Nft a New York, Times Square diventa una galleria di crypto art a cielo aperto

Nov 4th, 2021 | Di Redazione | Categoria: Unconvetional Marketing


La star è Quentin Tarantino: annuncia che venderà parti mai viste della lavorazione del suo film più famoso come Nft, token non fungibili, cioè una rappresentazione in formato digitale di realtà fisiche o virtuali la cui proprietà esclusiva del compratore è garantita dai meccanismi della blockchain.

Tarantino metterà all’asta su Open Sea, il mercato più vasto del settore, sette scene inedite di Pulp Fiction, il film col quale nel 1994 vinse la Palma l’Oro a Cannes. Tirerà fuori dai suoi archivi, immagini, audio e gli originali della sceneggiatura dattiloscritta con le correzioni fatte a mano.

Mentre lo annuncia nella sede di Nft.Nyc, gli stati generali di questo nuovo modo di collezionare, investire in asset digitali, ma anche creare comunità e nuovi modi di connettere artisti, sportivi, attori e musicisti alle platee dei loro fan, fuori Times Square si trasforma in galleria d’arte digitale a cielo aperto: su un gigantesco tabellone luminoso vengono proiettate le immagini di opere di Crypto Art di alcuni degli artisti più noti di questo nuovo mercato esploso pochi mesi fa con la vendita record (69 milioni di dollari) di un’opera digitale dell’artista americano Beeple.
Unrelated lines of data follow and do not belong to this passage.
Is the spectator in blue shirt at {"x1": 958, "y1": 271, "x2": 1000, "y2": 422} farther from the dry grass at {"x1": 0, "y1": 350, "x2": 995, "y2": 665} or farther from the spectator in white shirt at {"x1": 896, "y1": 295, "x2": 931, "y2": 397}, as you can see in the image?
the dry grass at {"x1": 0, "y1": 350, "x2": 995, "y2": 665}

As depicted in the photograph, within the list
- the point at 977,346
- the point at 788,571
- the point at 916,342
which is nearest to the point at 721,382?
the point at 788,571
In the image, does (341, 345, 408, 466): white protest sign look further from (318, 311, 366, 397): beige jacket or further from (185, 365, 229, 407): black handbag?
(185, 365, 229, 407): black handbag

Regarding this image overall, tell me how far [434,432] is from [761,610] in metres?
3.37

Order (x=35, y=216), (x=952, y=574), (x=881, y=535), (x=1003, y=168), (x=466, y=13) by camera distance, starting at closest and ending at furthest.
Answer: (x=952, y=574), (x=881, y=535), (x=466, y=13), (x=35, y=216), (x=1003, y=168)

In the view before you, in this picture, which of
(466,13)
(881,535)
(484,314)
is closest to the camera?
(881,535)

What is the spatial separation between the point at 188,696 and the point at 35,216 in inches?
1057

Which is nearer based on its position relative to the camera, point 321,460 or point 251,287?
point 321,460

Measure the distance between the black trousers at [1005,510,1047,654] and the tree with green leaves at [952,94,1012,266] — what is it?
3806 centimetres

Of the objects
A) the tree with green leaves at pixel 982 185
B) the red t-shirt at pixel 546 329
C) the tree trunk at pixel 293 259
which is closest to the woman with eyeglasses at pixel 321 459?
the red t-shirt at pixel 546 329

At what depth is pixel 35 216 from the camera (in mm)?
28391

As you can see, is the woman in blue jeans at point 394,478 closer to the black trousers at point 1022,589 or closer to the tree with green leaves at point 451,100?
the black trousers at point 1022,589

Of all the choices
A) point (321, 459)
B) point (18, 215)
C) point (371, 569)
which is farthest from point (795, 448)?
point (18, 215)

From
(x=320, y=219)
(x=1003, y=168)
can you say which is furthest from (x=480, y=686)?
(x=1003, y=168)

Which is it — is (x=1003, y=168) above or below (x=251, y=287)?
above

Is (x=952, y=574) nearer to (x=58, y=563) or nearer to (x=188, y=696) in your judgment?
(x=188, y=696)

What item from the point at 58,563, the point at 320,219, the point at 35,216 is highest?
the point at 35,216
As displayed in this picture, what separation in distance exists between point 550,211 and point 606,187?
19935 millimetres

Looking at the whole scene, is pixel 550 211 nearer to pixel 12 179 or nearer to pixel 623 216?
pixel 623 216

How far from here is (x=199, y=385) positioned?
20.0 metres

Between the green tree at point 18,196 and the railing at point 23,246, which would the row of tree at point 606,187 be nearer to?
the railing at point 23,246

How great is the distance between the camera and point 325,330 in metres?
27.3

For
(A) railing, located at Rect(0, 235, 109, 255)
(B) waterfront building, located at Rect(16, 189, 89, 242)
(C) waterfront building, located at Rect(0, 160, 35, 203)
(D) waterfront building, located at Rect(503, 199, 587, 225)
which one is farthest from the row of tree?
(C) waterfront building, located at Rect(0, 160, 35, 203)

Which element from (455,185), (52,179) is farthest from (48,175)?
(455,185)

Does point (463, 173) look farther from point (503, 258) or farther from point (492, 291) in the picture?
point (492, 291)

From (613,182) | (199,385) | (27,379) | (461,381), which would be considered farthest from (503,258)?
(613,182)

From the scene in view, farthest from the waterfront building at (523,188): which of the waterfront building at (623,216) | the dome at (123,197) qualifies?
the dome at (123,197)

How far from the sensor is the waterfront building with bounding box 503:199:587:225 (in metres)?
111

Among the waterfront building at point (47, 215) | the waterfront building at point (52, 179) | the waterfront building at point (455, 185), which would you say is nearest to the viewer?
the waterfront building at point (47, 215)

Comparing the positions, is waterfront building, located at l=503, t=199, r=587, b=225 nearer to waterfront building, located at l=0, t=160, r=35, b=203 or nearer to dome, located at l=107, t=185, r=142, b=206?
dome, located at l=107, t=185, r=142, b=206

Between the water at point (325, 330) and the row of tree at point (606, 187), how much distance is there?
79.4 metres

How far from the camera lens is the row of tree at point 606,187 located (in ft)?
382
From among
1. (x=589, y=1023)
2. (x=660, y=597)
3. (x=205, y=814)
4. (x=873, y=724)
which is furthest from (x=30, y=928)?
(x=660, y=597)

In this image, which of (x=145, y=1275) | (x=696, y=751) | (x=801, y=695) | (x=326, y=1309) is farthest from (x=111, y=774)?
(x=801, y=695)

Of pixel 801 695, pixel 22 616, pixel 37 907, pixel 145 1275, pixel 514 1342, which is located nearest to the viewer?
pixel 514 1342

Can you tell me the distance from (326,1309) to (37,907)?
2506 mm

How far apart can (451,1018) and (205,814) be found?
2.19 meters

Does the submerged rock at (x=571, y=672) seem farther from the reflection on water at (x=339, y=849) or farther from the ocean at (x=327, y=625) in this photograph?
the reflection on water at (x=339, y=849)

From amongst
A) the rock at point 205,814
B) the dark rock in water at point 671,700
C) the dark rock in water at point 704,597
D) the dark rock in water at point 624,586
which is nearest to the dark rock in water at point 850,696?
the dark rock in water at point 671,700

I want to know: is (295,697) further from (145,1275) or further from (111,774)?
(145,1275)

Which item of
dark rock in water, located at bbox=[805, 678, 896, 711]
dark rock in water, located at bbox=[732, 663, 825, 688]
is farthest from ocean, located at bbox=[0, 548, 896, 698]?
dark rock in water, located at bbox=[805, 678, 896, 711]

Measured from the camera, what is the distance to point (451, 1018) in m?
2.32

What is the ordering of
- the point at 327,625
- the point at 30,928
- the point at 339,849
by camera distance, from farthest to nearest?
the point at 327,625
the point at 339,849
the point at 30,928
Ogni opera porta con sé un Qr code e chiunque, anche un passante, può fare un’offerta per acquistarla sulle piattaforme digitali sulle quali si svolgono le aste.

Lo spettacolo è surreale: a fianco del gigantesco billboard sul quale si succedono le immagini psichedeliche o rarefatte di un’arte priva di fisicità, c’è il rumoroso e assai fisico mondo di un grattacielo in costruzione con le gru che fanno oscillare i loro carichi davanti ai tabelloni luminosi e gli operai messicani che, mentre si arrampicano sui ponteggi, guardano perplessi le cascate di immagini e di colori di questa arte on the road.

«La Crypto Art», spiega Eleonora Brizi, che ha scoperto a New York nel 2018 l’applicazione della tecnologia blockchain all’arte dopo aver lavorato per quattro anni in Cina come assistente dell’artista Ai Waiwei, «è nata nel 2016, ben prima degli Nft che sono un semplice protocollo di autenticazione usato per l’arte come in altri settori, dalla moda alla musica.

Gli artisti sono stati stimolati nella loro creatività dalle caratteristiche di immediatezza e libertà della comunicazione digitale. Poi hanno tratto vantaggio dalla possibilità di proporsi direttamente al pubblico, ai possibili compratori, presentandosi in rete senza la mediazione di gallerie d’arte, curatori, banche».